Re: Todo: Teach planner to evaluate multiple windows in the optimal order

From: Ankit Kumar Pandey <itsankitkp(at)gmail(dot)com>
To: David Rowley <dgrowleyml(at)gmail(dot)com>
Cc: pghackers <pgsql-hackers(at)lists(dot)postgresql(dot)org>, Vik Fearing <vik(at)postgresfriends(dot)org>
Subject: Re: Todo: Teach planner to evaluate multiple windows in the optimal order
Date: 2023-01-16 06:08:45
Message-ID: 2dfc2b6f-d05f-a11d-7732-563712c454b5@gmail.com
Views: Raw Message | Whole Thread | Download mbox | Resend email
Thread:
Lists: pgsql-hackers


> On 16/01/23 09:48, David Rowley wrote:
> I don't think we should touch this. It could significantly increase
> the number of indexes that we consider when generating paths on base
> relations and therefore *significantly* increase the number of paths
> we consider during the join search. What I had in mind was just
> making better use of existing paths to see if we can find a cheaper
> way to perform the DISTINCT. That'll only possibly increase the
> number of paths for the distinct upper relation which really only
> increases the number of paths which are considered in
> create_ordered_paths(). That's unlikely to cause much of a slowdown in
> the planner.

Okay, I see the issue. Makes sense

> I'm seeing these two things as separate patches. I don't think there's
> any need to add further complexity to the patch that tries to reduce
> the number of sorts for WindowAggs. I think you'd better start a new
> thread for this.

Will be starting new thread for this and separate patch.
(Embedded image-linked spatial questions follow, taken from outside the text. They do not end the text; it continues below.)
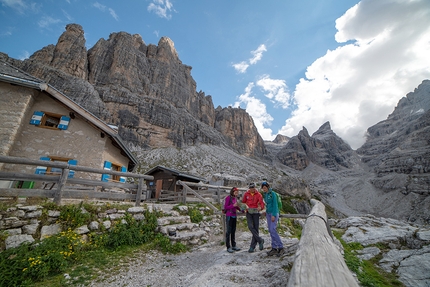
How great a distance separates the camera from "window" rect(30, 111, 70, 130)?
1170cm

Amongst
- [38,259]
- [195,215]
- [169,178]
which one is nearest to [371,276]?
[195,215]

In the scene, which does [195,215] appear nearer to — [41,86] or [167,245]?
[167,245]

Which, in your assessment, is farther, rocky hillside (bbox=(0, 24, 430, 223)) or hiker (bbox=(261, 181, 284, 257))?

> As far as I see it, you shouldn't be touching the distinct_pathkeys.
> Those are set in such a way as to minimise the likelihood of an
> additional sort for the ORDER BY. If you've fiddled with that, then I
> imagine this is why the plan below has an additional Incremental Sort
> that didn't exist before.

> I've not looked at your patch, but all I imagine you need to do for it
> is to invent a function in pathkeys.c which is along the lines of what
> pathkeys_count_contained_in() does, but returns a List of pathkeys
> which are in keys1 but not in keys2 and NIL if keys2 has a pathkey
> that does not exist as a pathkey in keys1. In
> create_final_distinct_paths(), you can then perform an incremental
> sort on any input_path which has a non-empty return list and in
> create_incremental_sort_path(), you'll pass presorted_keys as the
> number of pathkeys in the path, and the required pathkeys the
> input_path->pathkeys + the pathkeys returned from the new function.

Okay, this should be straightforward. Let me try this.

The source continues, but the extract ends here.